# Given text:
■ ■ ■ ■ ■

15.20 All notices to the Purchaser under this Agreement shall be in writing and sent to:-
O’Sullivan Safety Ltd (Head Office)
U600 Jordanstown Road
Greenogue Business Park
All notices to the Supplier under this Agreement shall be in writing and sent to:-
No waiver by the Purchaser of any breach of the Contract by the Supplier shall be considered as a waiver of any subsequent breach of the same or any other provision.
If any provision of these Conditions is held by any competent authority to be invalid or unenforceable in whole or part the validity of the other provisions of these conditions and the remainder of the provision in question shall not be affected thereby.
Nothing in this Agreement shall constitute or shall be deemed to constitute a partnership between the parties hereto or constitute or be deemed to constitute the Supplier as agent of the Purchaser for any purpose whatsoever and the Supplier shall have no authority or power to bind the Purchaser or to contract in the name of or create a liability against the Purchaser in any way or for any purpose.
19.0 FORCE MAJEURE
19.1 Force Majeure means:-
19.1.1 war, hostilities (whether war be declared or not), invasion, act of foreign enemies;
19.1.2 ionising radiation’s, or contamination by radio-activity from any nuclear fuel, or from any nuclear waste from the combustion of nuclear fuel, radio-active toxic explosive, or other hazardous properties of any explosive nuclear assembly or nuclear component thereof;
19.1.3 pressure waves caused by aircraft or other aerial devices travelling at sonic or supersonic speeds;
19.1.4 rebellion, revolution, insurrection, military or usurped power or civil war;
19.1.5 riot, civil commotion or disorder, strikes, lockout or labour unrest; except where solely restricted to employees of the Supplier;
19.1.6 any circumstances beyond the reasonable control of either of the parties.

■ ■ ■ ■ ■

# Data section:
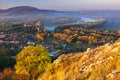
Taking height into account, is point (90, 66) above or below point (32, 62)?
above

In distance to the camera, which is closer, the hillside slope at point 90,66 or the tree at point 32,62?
the hillside slope at point 90,66

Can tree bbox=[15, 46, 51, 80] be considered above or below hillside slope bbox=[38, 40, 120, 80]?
below

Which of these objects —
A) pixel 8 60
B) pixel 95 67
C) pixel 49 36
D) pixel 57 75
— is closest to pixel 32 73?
pixel 57 75

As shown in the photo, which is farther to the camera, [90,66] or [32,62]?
[32,62]

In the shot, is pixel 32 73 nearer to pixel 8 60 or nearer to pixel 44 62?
pixel 44 62

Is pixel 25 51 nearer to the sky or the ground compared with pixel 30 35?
nearer to the sky

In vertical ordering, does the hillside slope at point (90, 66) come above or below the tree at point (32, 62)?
above

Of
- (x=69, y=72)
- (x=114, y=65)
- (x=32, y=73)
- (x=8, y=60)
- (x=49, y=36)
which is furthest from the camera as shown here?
(x=49, y=36)

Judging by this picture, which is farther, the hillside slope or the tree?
the tree
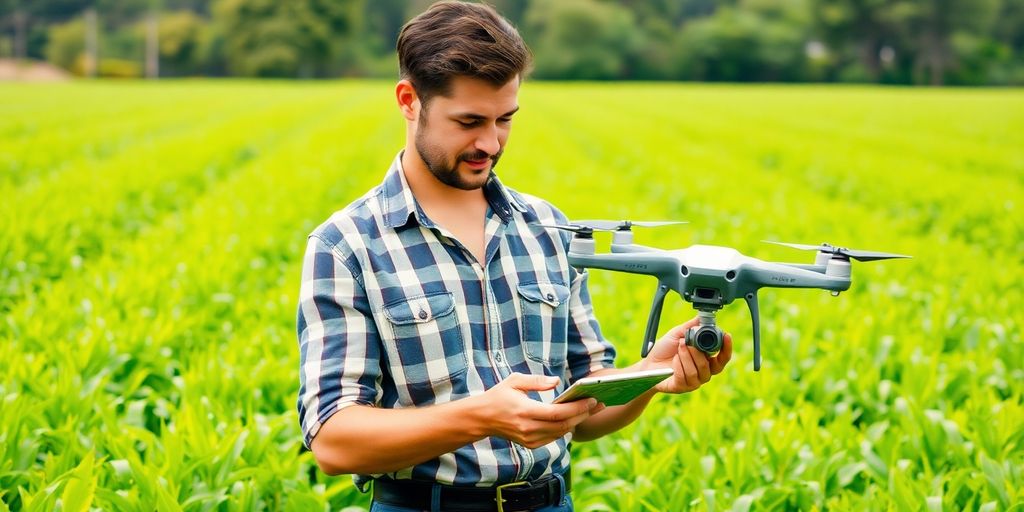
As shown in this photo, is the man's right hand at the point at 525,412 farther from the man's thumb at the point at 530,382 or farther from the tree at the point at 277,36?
the tree at the point at 277,36

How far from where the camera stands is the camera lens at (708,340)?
2201 millimetres

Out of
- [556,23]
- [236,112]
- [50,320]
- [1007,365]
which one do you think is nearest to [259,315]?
[50,320]

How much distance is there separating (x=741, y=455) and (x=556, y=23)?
9436 centimetres

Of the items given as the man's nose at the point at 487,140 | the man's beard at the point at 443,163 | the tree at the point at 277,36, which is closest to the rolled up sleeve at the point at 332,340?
the man's beard at the point at 443,163

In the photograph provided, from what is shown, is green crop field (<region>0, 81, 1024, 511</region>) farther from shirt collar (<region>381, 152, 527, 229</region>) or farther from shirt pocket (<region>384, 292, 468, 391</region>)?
shirt collar (<region>381, 152, 527, 229</region>)

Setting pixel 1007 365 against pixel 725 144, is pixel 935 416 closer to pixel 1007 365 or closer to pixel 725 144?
pixel 1007 365

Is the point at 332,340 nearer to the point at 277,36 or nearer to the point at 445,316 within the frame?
the point at 445,316

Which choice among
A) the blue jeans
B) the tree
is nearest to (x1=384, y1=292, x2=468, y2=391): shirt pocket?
the blue jeans

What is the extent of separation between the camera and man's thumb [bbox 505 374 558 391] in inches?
84.8

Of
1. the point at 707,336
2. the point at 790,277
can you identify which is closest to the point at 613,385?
the point at 707,336

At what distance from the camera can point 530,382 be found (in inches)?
85.4

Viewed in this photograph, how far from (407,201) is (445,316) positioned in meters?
0.29

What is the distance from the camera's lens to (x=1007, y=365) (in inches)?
229

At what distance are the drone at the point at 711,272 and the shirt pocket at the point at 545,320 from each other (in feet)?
1.27
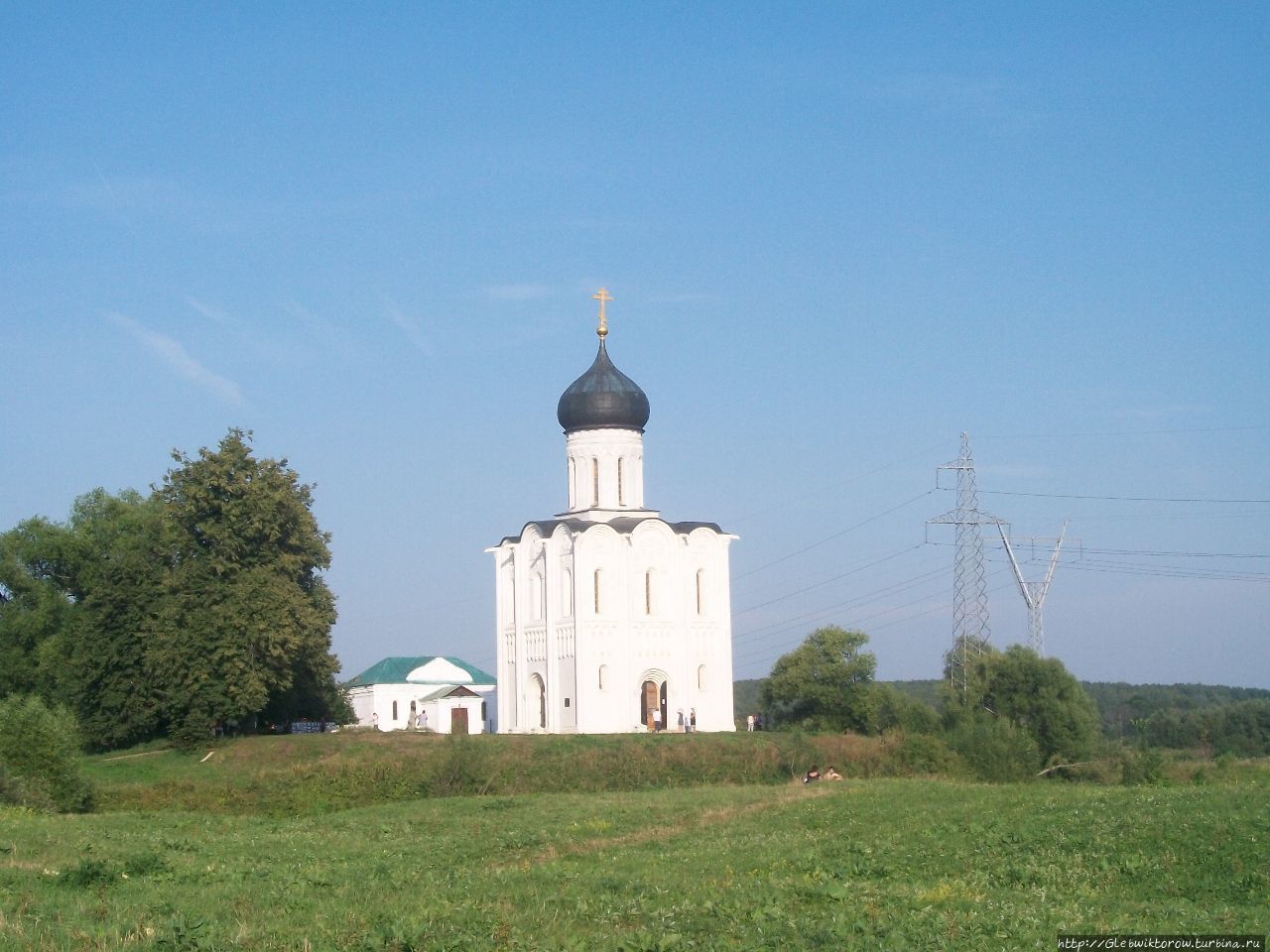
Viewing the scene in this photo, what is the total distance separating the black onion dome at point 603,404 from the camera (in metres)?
46.3

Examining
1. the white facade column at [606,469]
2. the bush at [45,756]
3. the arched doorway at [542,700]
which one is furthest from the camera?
the white facade column at [606,469]

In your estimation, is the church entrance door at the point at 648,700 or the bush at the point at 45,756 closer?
the bush at the point at 45,756

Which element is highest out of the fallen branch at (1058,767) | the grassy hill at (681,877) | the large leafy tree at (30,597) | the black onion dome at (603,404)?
the black onion dome at (603,404)

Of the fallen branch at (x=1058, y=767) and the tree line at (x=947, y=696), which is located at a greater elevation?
the tree line at (x=947, y=696)

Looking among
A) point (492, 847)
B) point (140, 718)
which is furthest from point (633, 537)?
point (492, 847)

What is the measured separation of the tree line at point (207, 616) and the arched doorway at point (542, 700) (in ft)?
21.1

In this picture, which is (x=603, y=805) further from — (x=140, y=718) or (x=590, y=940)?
(x=140, y=718)

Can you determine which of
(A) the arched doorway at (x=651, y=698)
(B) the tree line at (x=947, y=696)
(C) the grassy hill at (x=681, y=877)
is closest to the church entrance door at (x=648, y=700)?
(A) the arched doorway at (x=651, y=698)

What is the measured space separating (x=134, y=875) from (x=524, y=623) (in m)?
32.2

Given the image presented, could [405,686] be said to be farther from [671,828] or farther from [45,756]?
[671,828]

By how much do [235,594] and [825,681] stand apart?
1834cm

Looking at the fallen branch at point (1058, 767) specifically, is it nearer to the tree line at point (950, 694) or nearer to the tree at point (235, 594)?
the tree line at point (950, 694)

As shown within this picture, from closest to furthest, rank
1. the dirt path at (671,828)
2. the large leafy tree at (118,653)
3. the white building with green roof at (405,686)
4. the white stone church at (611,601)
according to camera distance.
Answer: the dirt path at (671,828) → the large leafy tree at (118,653) → the white stone church at (611,601) → the white building with green roof at (405,686)

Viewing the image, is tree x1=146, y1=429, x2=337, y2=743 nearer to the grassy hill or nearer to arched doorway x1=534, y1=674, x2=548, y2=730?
arched doorway x1=534, y1=674, x2=548, y2=730
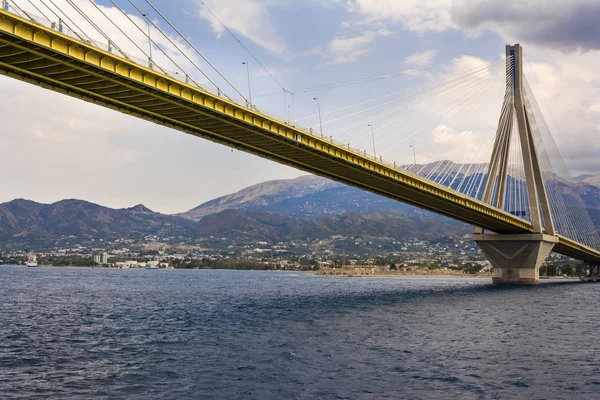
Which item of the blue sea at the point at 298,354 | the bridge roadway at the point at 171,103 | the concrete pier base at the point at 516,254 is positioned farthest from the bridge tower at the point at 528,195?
the blue sea at the point at 298,354

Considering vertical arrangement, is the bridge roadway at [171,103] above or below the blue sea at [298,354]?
above

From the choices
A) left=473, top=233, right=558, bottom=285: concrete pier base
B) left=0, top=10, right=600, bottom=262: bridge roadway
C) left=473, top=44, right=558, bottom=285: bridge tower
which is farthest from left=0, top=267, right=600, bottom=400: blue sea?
left=473, top=233, right=558, bottom=285: concrete pier base

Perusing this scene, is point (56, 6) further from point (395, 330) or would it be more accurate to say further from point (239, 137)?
point (395, 330)

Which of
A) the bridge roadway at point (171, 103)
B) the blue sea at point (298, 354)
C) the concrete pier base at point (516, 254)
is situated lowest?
the blue sea at point (298, 354)

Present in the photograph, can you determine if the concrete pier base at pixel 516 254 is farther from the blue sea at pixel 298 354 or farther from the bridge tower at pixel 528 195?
the blue sea at pixel 298 354

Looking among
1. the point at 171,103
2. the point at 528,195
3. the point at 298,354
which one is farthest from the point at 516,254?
the point at 298,354

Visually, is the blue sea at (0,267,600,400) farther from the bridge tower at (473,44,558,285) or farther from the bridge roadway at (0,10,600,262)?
the bridge tower at (473,44,558,285)

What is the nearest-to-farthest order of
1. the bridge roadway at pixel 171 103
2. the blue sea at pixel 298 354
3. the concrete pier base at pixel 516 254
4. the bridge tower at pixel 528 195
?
the blue sea at pixel 298 354 < the bridge roadway at pixel 171 103 < the bridge tower at pixel 528 195 < the concrete pier base at pixel 516 254
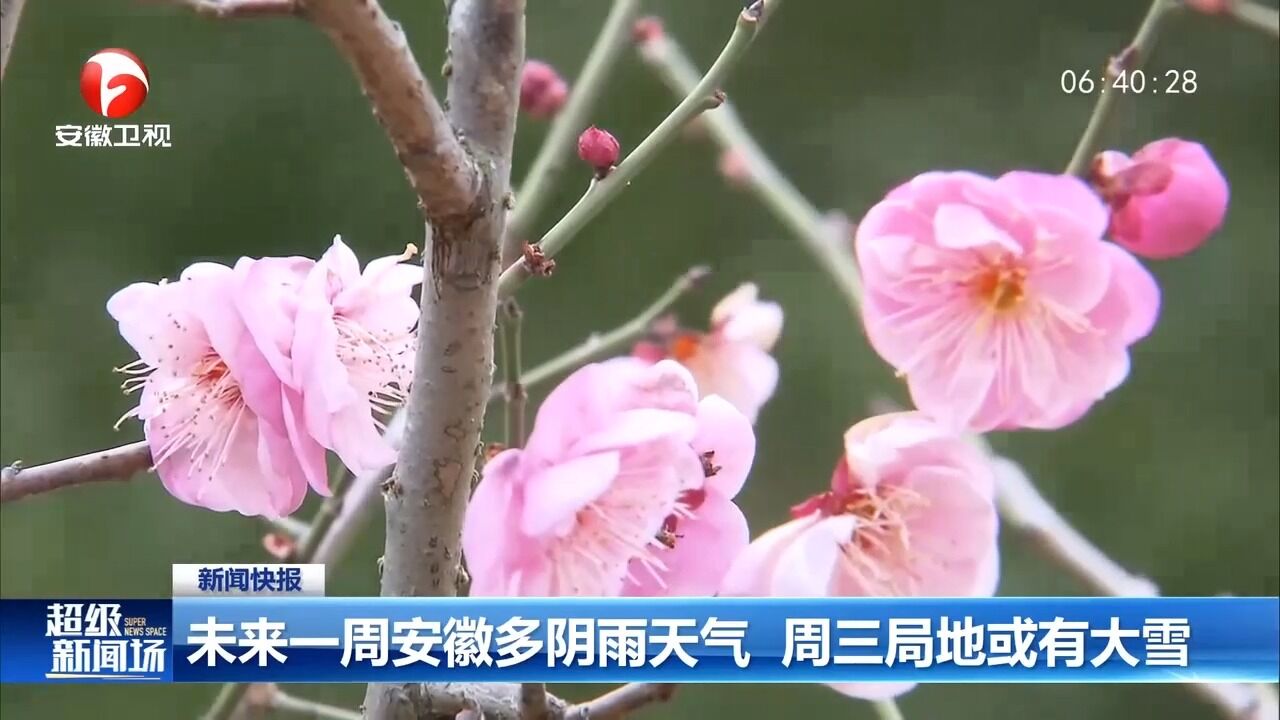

■ ■ ■ ■ ■

# Task to complete:
Under the contract terms, in what case do strikes, lockouts or labour unrest not count as force majeure?

# Problem solution:
When they are solely restricted to employees of the Supplier.